[[ RECORDS SHOWN open ]]

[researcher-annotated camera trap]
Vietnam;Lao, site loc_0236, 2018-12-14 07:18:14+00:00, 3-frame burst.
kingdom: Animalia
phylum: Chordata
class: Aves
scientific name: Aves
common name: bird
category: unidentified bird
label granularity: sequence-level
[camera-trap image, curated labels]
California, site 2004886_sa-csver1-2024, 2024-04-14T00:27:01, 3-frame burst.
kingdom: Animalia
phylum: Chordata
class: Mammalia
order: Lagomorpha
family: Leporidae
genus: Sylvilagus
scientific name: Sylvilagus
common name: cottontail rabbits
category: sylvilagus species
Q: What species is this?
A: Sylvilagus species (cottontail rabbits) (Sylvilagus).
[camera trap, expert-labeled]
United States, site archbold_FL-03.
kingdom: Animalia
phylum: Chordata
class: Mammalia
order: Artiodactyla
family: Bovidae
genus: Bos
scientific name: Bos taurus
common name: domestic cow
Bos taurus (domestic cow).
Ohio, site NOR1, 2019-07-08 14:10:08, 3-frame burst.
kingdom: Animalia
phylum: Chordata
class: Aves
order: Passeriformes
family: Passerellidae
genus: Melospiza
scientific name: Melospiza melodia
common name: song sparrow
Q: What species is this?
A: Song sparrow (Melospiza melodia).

[[ RECORDS SHOWN closed ]]

**TASK PROMPT:**
Among the lines of the preceding data, which ones hold the word "frame"? List them.

**RESPONSE BOX:**
Vietnam;Lao, site loc_0236, 2018-12-14 07:18:14+00:00, 3-frame burst.
California, site 2004886_sa-csver1-2024, 2024-04-14T00:27:01, 3-frame burst.
Ohio, site NOR1, 2019-07-08 14:10:08, 3-frame burst.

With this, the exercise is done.